**SHORT PROBLEM:** Express everything from the line containing "Could the white" down to the end of the data as a two-column CSV with the columns "text" and "answer", giving one row for each text and its answer. Put each value in a single quoted field, with any line breaks replaced by spaces.
==== AVAILABLE RECORDS ====
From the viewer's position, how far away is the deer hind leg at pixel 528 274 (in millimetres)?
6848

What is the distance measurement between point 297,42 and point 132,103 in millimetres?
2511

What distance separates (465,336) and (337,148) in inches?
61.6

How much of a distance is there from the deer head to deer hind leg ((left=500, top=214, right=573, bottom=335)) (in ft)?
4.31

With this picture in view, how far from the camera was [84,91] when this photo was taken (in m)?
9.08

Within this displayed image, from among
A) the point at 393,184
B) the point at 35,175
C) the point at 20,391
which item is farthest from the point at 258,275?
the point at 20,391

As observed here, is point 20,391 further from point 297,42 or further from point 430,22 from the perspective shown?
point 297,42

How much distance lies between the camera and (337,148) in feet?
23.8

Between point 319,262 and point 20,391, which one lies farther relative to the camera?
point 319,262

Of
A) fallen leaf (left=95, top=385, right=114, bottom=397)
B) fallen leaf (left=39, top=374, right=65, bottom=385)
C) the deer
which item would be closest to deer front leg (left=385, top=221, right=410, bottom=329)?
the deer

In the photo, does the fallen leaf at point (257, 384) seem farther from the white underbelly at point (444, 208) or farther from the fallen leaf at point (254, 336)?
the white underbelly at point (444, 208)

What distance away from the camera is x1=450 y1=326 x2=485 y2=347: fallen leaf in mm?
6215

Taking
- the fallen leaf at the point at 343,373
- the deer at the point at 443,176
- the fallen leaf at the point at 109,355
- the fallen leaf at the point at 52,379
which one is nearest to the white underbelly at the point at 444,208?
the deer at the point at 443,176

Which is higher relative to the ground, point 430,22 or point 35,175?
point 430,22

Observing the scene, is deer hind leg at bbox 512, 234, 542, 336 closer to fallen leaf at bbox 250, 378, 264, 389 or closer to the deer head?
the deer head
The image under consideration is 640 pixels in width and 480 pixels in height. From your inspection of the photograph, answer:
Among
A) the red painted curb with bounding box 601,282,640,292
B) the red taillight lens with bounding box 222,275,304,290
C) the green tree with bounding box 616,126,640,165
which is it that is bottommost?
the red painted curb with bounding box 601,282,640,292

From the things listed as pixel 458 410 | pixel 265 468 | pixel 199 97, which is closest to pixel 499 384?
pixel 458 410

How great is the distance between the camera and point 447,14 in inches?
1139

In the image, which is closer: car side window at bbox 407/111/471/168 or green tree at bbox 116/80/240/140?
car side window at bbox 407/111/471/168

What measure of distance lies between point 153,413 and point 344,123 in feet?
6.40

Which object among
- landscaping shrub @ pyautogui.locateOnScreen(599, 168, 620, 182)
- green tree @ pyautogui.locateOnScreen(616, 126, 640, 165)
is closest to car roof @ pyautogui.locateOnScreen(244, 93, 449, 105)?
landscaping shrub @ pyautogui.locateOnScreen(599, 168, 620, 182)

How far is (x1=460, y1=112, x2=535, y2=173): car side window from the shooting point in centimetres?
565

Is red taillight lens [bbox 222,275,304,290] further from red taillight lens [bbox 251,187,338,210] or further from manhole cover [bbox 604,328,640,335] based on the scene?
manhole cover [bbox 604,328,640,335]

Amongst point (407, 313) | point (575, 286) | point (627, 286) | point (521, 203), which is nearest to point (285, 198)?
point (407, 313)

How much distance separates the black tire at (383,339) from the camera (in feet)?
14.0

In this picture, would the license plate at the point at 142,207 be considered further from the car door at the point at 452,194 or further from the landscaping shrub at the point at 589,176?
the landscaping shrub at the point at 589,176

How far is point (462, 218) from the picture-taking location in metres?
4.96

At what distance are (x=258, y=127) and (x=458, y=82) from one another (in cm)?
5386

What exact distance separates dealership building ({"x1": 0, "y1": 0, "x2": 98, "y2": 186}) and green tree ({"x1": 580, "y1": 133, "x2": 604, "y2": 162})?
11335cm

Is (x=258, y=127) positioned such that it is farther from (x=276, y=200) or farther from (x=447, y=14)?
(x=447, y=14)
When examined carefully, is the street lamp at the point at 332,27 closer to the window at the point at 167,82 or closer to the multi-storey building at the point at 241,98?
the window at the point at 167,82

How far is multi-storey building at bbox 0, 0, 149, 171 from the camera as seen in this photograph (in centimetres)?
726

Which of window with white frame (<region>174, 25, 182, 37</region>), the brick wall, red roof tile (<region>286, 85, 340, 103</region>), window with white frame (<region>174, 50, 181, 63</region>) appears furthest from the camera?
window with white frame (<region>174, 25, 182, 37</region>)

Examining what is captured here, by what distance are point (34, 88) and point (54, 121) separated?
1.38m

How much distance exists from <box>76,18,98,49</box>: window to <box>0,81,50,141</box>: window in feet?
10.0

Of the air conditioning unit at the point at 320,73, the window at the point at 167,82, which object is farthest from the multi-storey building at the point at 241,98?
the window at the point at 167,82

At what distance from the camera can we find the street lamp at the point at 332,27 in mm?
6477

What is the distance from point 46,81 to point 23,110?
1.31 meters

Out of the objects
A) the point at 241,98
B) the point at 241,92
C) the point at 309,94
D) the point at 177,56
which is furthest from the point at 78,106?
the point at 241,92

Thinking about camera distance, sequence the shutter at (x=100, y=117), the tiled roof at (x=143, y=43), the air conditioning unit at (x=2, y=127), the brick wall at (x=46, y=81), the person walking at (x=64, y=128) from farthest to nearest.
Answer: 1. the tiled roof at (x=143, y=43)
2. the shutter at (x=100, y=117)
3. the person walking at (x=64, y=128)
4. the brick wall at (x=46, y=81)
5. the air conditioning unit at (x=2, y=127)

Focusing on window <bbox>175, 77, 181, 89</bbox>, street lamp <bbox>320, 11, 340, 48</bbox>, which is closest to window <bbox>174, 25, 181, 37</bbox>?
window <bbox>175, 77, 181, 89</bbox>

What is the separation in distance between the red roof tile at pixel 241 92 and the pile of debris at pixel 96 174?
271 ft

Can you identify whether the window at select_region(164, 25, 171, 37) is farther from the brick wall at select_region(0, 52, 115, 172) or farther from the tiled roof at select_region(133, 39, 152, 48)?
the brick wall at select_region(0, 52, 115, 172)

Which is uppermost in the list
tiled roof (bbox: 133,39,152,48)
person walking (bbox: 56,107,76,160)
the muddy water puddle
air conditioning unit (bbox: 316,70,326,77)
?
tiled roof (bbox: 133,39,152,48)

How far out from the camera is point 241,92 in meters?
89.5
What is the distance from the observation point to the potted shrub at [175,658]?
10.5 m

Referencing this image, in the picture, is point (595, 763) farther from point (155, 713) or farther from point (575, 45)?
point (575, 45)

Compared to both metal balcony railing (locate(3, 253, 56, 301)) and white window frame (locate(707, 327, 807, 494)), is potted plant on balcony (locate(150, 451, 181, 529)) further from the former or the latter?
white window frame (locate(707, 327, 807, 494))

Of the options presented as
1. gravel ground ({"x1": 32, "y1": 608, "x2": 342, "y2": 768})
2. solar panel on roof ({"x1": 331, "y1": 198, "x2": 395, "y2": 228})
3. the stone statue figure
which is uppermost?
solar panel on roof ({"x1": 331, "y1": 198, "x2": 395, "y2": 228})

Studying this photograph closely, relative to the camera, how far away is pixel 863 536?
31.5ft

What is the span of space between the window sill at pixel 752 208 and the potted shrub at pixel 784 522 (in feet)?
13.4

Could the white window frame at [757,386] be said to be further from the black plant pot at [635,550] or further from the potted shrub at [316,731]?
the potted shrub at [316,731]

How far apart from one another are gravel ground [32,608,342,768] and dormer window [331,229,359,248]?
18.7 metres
====
**OUTPUT OF THE TASK:**
text,answer
"Could the white window frame at [757,386] be said to be further from the black plant pot at [635,550] or further from the potted shrub at [316,731]?","the potted shrub at [316,731]"
"How far apart from one another are gravel ground [32,608,342,768] and dormer window [331,229,359,248]?","18.7 metres"